Far too often this season, Chris Beard’s team has responded to a big win with a poor performance.
Sitting with the four other Texas Longhorns starters at the Ferrell Center podium following a 17-point loss to the Baylor Bears on Saturday, senior guard Courtney Ramey shook his head and stared at the floor, his body language revealing his continued contemplation of the unfortunate reality he’d just verbalized after fielding the first post-game question.
“They came ready to play and we didn’t,” Ramey said. “We let the Kansas game be our championship. We talked about it ever since that game — we needed this game just to stay in the race. They wanted it more. It just showed tonight. I think all 13 players can say we played soft today and they didn’t.”
With only six games remaining in the regular season, Ramey understands the urgency to gain a higher level of consistency.
“It just hurts because we don’t have too many more opportunities to play. If we just keep letting success dictate our season and following it with a bad game, our season’s going to end shortly,” Ramey added.
After facing a weak non-conference schedule, the tendency towards complacency after important wins began during Big 12 play. Texas took care of business after two short-handed teams, West Virginia at home and then Kansas State on the road, before suffering a 13-point road loss to Oklahoma State. Three days later, the Longhorns bounced back with a 14-point home win against the rival Sooners, only to drop an away game to the Cyclones and a home game to the Wildcats in a one-point loss. An emotional win over Tennessee in the return of former head coach Rick Barnes capped three straight victories before Texas was thrashed in the emotional return of current head coach Chris Beard to Texas Tech. And then the Kansas game led into the Baylor blowout.
“I think from where I stand, we’re a team that hasn’t proven that we can handle some success,” Beard said.
So Saturday’s loss was hardly an anomaly in Beard’s first season. And those issues have been a subject of conversation with the team.
“We talked about it. It’s not like we’re unaware of the situation. It’s happened before to us, a couple times this season,” Texas senior guard Marcus Carr said. “We got to find a way to make the next step.”
If early-season losses to Gonzaga and Seton Hall were an indicator that a team full of transfers still needed to come together and gel, Carr doesn’t believe that’s an acceptable excuse after 12 conference games and 25 games overall.
“I don’t think it’s a matter of getting to know each other any more,” Carr said. “We’ve been playing together since the summer, we know each other very well.
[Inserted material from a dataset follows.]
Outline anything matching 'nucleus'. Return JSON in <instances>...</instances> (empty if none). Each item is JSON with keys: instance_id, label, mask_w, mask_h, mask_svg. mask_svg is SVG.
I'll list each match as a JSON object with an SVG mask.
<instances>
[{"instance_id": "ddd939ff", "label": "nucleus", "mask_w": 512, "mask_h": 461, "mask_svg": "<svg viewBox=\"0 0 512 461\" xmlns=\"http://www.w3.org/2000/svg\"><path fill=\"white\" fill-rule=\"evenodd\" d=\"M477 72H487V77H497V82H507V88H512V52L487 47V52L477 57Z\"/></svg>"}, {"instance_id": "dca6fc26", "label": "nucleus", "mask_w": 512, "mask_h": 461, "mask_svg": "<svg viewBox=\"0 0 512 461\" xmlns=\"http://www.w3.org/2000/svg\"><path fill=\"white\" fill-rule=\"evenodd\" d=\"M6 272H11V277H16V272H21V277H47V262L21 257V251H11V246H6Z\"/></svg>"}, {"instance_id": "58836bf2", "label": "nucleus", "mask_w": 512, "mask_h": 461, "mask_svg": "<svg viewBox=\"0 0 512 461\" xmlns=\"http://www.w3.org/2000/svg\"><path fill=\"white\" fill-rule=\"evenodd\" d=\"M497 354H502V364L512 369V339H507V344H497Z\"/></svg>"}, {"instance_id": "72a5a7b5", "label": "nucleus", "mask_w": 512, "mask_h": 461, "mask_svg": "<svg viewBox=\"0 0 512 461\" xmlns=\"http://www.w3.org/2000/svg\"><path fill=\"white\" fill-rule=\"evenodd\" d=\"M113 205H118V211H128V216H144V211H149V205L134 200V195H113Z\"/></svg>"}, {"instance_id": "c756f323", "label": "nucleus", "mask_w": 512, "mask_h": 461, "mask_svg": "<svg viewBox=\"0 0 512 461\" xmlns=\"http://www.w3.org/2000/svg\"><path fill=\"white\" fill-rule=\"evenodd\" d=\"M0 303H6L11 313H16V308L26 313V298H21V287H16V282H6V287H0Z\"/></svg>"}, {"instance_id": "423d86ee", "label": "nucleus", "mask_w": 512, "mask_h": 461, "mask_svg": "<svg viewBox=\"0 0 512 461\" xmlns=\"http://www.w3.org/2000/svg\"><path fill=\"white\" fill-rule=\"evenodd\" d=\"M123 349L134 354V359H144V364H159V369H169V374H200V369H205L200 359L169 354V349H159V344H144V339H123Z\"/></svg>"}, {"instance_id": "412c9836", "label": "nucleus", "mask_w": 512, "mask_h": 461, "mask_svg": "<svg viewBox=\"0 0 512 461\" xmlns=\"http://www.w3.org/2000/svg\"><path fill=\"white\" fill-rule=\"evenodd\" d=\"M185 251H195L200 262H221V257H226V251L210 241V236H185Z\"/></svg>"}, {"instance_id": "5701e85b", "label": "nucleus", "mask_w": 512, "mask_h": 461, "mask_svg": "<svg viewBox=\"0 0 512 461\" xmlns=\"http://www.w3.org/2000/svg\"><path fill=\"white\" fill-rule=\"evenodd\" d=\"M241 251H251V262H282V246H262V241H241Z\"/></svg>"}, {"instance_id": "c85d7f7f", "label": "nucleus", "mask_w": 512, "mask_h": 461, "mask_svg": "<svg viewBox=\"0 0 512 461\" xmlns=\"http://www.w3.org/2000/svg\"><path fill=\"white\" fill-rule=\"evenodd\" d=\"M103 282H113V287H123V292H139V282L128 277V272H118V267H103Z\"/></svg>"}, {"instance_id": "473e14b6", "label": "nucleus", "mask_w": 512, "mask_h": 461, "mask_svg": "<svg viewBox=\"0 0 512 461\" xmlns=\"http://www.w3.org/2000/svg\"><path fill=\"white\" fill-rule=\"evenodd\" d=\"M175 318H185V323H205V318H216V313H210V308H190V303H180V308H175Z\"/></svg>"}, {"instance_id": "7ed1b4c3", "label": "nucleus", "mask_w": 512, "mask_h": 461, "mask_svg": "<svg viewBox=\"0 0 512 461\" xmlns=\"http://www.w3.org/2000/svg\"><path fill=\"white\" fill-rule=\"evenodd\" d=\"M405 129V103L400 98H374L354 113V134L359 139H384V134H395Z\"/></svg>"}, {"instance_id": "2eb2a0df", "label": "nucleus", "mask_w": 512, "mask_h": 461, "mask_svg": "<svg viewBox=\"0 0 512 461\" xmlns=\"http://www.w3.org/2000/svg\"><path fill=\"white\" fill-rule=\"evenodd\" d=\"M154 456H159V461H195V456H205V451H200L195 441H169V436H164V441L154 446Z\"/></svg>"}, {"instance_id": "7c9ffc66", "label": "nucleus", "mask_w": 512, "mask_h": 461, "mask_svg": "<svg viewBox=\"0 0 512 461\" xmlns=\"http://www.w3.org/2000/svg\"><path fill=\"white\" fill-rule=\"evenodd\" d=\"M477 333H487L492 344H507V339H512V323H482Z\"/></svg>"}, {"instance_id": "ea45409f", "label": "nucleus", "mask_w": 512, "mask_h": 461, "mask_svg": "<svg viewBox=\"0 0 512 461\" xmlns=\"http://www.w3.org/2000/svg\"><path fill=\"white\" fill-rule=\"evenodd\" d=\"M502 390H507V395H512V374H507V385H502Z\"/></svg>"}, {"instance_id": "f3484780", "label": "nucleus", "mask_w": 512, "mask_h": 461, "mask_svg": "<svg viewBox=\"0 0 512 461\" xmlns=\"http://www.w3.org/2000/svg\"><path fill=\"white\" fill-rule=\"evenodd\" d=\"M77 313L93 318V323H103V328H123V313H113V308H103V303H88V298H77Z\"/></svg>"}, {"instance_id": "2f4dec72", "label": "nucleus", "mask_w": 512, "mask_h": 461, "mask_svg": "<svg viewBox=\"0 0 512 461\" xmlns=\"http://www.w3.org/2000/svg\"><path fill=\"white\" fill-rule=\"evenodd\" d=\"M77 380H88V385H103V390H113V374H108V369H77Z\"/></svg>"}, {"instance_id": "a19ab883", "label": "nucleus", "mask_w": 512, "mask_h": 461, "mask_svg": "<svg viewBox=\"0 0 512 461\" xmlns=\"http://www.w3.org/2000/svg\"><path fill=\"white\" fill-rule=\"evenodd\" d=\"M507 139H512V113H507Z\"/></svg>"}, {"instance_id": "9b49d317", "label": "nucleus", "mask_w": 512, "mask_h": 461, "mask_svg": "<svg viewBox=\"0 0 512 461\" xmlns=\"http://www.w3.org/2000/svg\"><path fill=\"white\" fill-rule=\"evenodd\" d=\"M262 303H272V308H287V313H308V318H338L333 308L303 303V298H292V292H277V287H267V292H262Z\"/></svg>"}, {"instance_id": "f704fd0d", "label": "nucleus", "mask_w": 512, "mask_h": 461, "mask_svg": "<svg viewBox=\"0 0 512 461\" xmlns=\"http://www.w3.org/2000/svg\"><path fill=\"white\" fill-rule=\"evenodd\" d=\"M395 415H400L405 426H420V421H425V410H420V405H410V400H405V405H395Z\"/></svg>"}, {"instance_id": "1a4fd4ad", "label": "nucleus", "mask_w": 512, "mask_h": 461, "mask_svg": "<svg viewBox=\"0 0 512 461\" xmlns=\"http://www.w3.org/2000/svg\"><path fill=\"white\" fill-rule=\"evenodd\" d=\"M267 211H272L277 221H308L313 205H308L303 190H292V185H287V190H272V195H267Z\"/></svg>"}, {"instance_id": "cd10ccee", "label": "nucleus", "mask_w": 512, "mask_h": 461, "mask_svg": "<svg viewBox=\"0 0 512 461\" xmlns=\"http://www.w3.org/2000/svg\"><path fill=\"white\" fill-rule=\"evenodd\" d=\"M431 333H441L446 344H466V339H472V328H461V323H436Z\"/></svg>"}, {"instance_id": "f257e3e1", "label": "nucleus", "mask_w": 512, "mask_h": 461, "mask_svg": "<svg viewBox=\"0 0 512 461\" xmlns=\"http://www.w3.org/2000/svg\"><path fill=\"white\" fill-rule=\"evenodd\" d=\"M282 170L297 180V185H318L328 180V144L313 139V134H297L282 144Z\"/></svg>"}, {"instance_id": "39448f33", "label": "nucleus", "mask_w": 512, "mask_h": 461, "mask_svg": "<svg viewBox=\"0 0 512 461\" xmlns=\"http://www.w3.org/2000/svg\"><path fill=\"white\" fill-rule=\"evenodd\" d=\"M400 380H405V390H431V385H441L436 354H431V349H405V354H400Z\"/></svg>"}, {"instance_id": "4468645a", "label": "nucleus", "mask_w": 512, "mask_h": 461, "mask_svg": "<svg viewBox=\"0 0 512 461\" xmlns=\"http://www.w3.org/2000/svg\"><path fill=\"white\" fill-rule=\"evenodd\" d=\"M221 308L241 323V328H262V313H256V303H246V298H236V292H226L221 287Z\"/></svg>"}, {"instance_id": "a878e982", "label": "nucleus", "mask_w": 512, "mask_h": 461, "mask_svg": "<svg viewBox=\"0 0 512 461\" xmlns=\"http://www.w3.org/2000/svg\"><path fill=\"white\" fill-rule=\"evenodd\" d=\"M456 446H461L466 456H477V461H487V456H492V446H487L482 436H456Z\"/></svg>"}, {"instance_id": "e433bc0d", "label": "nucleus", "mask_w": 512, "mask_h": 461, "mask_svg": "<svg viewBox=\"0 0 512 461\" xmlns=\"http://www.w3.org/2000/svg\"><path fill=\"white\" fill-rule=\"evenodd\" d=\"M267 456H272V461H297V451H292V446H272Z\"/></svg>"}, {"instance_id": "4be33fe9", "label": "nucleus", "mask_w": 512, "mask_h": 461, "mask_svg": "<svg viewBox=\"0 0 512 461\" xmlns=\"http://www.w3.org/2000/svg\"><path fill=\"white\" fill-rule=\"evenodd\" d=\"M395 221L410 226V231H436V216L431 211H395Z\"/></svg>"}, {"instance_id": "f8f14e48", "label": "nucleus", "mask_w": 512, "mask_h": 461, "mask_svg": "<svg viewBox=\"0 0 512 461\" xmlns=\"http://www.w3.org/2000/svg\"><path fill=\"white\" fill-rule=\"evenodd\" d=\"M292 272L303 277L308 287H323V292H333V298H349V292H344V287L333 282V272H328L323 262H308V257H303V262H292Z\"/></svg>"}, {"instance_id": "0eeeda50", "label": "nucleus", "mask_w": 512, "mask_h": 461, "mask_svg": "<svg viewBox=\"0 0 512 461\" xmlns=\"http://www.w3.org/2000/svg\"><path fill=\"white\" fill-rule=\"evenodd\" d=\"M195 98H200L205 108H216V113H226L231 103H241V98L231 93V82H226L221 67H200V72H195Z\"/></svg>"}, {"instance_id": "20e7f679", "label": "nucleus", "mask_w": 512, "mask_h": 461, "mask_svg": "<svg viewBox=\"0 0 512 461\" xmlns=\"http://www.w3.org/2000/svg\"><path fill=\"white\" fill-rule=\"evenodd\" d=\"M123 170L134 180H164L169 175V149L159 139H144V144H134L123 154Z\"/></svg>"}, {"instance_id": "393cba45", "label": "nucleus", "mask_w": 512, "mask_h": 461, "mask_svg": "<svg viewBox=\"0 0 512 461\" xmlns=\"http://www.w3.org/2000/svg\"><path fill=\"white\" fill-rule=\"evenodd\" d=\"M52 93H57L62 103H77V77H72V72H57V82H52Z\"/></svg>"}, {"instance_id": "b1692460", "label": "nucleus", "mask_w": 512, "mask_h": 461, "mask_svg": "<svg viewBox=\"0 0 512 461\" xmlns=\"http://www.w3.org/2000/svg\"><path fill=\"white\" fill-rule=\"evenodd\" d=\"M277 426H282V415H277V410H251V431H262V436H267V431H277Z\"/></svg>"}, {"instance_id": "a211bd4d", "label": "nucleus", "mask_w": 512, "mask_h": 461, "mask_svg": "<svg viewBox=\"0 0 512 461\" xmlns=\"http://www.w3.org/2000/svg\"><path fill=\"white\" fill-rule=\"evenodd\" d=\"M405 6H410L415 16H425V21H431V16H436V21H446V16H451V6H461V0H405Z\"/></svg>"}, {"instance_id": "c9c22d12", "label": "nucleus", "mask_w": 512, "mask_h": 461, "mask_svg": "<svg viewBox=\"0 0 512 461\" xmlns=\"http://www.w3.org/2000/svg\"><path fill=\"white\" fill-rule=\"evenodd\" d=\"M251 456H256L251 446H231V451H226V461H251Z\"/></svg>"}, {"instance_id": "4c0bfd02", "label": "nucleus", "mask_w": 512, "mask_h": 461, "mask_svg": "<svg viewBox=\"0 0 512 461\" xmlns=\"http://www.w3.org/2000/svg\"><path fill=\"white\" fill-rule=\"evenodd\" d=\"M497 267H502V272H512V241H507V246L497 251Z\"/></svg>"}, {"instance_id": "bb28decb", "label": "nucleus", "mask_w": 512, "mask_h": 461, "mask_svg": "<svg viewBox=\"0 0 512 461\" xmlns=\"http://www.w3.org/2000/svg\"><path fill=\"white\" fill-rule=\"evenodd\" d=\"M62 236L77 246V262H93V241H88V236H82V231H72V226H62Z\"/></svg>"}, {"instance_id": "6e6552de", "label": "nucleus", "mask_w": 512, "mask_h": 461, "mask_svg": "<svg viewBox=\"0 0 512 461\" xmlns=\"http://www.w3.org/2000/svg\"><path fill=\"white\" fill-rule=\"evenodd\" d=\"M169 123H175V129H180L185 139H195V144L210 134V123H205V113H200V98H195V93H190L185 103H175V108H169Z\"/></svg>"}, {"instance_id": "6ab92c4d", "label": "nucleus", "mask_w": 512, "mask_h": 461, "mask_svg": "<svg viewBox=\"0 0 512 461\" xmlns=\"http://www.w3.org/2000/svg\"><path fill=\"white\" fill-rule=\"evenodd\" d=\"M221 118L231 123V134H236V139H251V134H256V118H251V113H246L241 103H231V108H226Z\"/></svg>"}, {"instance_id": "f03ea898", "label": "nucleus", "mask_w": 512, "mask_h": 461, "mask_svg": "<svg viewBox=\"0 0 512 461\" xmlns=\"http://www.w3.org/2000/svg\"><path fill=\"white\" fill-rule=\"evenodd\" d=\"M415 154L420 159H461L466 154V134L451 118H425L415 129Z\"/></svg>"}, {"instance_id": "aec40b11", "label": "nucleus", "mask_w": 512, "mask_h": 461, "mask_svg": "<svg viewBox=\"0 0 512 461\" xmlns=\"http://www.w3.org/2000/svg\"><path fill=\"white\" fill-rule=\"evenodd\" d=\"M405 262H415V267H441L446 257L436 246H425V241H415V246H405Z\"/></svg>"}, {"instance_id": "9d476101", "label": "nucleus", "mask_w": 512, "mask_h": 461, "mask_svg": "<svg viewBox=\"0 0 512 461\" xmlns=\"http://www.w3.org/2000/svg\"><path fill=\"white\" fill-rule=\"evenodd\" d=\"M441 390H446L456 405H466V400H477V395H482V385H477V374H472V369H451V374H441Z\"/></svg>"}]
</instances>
It’s just something that we’ve got to do — we’ve got to figure it out.”
Some trends have become apparent — when Texas is playing well, they’re the aggressor on both ends of the court, playing stifling defense and getting to the foul line by demanding calls. In losses, the Longhorns have allowed opponents to be more aggressive, frustrating Texas with their length and athleticism. Against Baylor, a fadeaway close to the basket by junior forward Dylan Disu when he had a potential dunk was emblematic of the team’s softness. The Bears finished the game with seven blocked shots and out-rebounded the Longhorns by 10.
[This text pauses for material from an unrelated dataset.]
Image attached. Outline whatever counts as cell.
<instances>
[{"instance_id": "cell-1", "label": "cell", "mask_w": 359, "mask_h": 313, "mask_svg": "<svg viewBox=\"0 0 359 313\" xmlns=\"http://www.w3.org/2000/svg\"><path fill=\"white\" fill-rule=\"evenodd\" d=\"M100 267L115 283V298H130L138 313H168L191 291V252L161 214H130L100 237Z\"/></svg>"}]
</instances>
“You know, I didn’t see Baylor shooting a lot of fadeaway shots,” Beard said. “I saw them going right through us.”
Texas was able to beat Kansas by almost completely taking star guard Ochai Agbaji out of the game by using Ramey to faceguard him. Agbaji only scored 11 points, had a critical late turnover, and couldn’t get the ball on a late possession after the Longhorns took the lead. The Jayhawks turned it over as Agbaji was forced to become a spectator.
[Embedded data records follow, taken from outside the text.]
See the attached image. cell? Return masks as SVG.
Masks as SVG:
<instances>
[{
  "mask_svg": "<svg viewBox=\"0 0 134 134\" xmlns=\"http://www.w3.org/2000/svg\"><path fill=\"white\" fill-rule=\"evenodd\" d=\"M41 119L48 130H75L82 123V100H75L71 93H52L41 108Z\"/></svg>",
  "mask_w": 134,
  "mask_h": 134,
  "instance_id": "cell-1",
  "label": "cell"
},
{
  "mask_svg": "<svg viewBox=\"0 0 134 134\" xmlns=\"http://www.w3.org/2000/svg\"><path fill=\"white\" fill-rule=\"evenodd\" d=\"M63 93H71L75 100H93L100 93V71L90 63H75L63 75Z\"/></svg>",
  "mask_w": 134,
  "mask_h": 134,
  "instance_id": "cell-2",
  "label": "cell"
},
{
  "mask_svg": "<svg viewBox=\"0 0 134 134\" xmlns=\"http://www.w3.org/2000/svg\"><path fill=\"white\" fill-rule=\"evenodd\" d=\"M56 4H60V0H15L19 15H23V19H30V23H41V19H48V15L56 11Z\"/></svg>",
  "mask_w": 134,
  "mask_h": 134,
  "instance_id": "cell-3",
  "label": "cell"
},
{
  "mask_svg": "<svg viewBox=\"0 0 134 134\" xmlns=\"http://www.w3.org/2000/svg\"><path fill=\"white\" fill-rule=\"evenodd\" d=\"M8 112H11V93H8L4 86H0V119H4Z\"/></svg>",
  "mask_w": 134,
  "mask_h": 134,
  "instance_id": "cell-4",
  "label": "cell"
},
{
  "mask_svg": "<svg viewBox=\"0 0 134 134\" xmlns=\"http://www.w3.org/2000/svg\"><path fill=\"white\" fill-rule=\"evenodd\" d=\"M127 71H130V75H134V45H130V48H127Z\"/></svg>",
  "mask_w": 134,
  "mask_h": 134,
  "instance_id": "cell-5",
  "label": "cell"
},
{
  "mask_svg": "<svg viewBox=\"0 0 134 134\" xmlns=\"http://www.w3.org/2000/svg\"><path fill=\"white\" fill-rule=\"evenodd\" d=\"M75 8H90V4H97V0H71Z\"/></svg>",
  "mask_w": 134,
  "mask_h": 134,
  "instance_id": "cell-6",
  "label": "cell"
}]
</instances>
Against Baylor, however, Texas struggled to stop multiple players. Guard Adam Flagler scored 20 points on 8-of-11 shooting, including 4-of-5 shooting from three-point range. Flagler was consistently open in part because of the floor game played by fellow guard James Akinjo, who was able to get downhill against Texas defenders and score, get the free-throw line, or find teammates, finishing with seven assists. Guards Kendall Brown and Matthew Mayer also combined with forward Flo Thamba to each score 10 points, with Thamba adding four blocks as a rim protector.
Texas players often remain inconsistent from game to game, too. While the team’s depth means that multiple players are capable of stepping up in any given contest, the responsibility to play well each game falls on leaders like Carr and senior forward Timmy Allen. Carr was 1-of-5 shooting for eight points after dishing to Allen for the game-winning basket against Kansas and Allen was 3-of-8 shooting for eight points. Junior forward Tre Mitchell followed up his best performance of the season — 17 points, including 10 straight points during a stretch in the first half — with two points on Saturday, failing to score until a layup shortly before the final buzzer.
Predictably, the notoriously fiery Ramey sees the solution as the players demanding more from each other and stepping on each other’s toes instead of trying to be friends.
“That’s not how you win national championships with performances like that,” Ramey said. “Each performance that we have, when we have success, we follow it up with a bad performance. Champions don’t act like that, so it’s about time that we start looking each other in the eyes and just grow up and be the team that we’re supposed to be, that we all came together to be.”